Idola

7 2 0
                                    

Setelah cukup lama bekerja di pasar, aku di ajak teman kembali bekerja menjadi ART. Mengingat gaji yang lumayan, membuatku mengiyakan ajakannya. Ternyata bukan hanya pendapatan yang lumayan, tapi juga kebaikan keluarga ini.

Aku menjadi babbysitter dari keluarga artis ibu kota. Siapa sih yang tidak mengenal pelawak yang identik dengan kumis kotaknya (Alm. Jojon). Aku tak hanya bisa berfoto, tapi juga mengobrol.

Beliau orang yang baik hati, ramah, dan pelawak sejati. Terbukti dengan ia yang sering melontarkan candaan pada orang rumah. Tapi tentu saja beliau juga memiliki wibawa tersendiri.

Lumayan lama aku bekerja disana, tapi aku ingin  mencoba pekerjaan lain. Bekerja di pabrik rumahan. Jujur, aku sempat berpikir bahwa aku telah memilih jalan yang salah.

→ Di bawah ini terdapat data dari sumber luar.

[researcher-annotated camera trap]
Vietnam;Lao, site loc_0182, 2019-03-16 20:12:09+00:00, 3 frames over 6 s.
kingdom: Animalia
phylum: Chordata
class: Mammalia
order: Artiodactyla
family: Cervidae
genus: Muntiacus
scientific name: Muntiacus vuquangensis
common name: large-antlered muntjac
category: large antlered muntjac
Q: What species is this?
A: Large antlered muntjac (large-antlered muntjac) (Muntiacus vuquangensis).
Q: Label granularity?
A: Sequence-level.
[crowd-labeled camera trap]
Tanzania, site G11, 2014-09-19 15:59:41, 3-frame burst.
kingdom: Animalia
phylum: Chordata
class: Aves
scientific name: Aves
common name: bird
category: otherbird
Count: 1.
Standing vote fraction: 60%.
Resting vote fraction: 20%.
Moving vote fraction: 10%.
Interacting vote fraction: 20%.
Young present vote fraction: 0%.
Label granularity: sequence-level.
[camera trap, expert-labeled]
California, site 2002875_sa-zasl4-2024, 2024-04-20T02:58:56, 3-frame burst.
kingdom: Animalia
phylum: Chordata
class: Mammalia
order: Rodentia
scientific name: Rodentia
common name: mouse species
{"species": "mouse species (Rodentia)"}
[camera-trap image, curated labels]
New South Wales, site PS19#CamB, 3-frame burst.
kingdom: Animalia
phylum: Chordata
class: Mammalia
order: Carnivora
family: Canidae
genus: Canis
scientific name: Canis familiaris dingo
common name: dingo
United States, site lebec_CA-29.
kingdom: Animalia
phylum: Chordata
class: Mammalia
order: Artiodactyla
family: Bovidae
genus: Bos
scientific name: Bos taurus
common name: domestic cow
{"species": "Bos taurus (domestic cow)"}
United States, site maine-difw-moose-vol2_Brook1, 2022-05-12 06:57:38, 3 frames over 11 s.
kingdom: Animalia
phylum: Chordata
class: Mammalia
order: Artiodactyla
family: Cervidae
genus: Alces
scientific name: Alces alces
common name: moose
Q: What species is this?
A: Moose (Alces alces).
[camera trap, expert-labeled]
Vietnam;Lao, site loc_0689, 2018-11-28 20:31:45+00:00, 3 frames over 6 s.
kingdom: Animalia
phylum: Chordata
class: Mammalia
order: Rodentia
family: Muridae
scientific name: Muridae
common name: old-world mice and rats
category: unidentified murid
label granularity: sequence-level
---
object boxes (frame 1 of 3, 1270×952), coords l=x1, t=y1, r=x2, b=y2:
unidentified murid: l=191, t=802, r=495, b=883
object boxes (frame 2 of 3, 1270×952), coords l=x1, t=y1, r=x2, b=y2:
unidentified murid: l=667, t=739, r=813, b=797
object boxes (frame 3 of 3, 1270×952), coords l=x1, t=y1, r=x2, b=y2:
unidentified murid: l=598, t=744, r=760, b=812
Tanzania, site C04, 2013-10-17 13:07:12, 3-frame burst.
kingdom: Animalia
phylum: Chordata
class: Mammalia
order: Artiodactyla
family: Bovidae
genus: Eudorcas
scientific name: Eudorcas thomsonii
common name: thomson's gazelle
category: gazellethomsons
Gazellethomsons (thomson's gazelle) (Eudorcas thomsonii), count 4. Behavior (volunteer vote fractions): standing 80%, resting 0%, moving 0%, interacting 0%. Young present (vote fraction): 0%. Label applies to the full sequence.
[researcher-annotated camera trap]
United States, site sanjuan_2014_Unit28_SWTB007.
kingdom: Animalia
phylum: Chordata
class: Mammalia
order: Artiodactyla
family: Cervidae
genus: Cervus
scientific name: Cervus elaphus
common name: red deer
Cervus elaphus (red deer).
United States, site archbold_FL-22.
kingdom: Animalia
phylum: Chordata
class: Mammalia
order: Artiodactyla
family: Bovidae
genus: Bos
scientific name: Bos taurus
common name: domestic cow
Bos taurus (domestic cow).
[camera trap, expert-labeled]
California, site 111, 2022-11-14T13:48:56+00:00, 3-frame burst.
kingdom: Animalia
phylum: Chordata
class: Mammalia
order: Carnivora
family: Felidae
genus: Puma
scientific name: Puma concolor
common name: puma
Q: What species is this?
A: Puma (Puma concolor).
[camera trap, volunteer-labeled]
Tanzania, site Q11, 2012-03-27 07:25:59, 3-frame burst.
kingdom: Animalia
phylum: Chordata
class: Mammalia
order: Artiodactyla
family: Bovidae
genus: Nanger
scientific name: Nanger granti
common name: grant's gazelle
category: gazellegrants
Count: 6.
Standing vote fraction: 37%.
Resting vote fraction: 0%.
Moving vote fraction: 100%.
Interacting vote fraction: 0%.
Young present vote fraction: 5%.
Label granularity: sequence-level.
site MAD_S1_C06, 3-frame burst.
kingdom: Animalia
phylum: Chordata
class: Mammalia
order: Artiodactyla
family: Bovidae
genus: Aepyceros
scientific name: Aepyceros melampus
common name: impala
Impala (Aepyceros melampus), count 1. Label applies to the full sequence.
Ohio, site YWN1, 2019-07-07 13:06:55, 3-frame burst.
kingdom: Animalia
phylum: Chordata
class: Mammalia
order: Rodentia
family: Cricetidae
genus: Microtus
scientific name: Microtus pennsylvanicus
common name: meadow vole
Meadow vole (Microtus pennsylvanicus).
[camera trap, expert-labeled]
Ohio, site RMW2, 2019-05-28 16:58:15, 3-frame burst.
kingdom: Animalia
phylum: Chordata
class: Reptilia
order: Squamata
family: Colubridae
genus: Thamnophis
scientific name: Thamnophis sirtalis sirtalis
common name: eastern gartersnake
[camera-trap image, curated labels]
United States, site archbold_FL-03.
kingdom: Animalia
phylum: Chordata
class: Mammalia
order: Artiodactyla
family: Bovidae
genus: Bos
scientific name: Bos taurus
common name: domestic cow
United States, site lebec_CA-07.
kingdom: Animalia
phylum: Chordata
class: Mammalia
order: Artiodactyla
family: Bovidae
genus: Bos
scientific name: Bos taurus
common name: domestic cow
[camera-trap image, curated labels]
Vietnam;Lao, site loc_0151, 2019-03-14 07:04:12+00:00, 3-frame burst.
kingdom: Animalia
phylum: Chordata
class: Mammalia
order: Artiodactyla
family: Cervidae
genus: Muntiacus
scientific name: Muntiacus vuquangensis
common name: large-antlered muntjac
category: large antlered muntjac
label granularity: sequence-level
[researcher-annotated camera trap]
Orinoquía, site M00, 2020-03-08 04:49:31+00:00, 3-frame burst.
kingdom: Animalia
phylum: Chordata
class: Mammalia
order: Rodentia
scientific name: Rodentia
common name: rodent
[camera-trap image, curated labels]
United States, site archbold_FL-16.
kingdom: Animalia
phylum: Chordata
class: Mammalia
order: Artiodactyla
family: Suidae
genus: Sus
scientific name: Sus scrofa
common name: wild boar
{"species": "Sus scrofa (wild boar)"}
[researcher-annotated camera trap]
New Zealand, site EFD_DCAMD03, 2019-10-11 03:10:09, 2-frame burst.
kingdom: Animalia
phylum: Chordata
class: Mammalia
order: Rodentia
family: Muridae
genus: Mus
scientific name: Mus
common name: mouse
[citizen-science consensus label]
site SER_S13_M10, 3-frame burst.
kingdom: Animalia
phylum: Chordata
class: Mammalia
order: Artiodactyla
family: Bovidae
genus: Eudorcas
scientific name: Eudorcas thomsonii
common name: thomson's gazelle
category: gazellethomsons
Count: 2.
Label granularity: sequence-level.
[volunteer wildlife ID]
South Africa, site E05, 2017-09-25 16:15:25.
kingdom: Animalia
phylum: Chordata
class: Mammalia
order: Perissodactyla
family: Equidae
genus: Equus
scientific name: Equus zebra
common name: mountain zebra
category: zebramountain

Pendapatan yang sedikit, dan pekerjaan yang melelahkan. Setiap malam aku merasakan kaki yang pegal. Belum lagi para pekerja senior yang ..., ah sudahlah, akan menyakitkan jika dibahas.

Karena itu, aku tak lama bekerja menjadi buruh pabrik. Aku kembali menjadi babbysitter atas bantuan temanku. Oh, terima kasih untukmu.

Hari ini aku mulai bekerja, dan lagi dikeluarga artis. Kali ini bedanya, beliau pemain band. Jadilah aku sering dibawa ikut menyaksikan penampilannya.

Penampilan yang paling memukau, pada saat perayaan tahun baru. Saat itu ia manggung di ancol. Penampilan yang disambut kembang api warna warni dilangit jakarta. Benar-benar memukau mata.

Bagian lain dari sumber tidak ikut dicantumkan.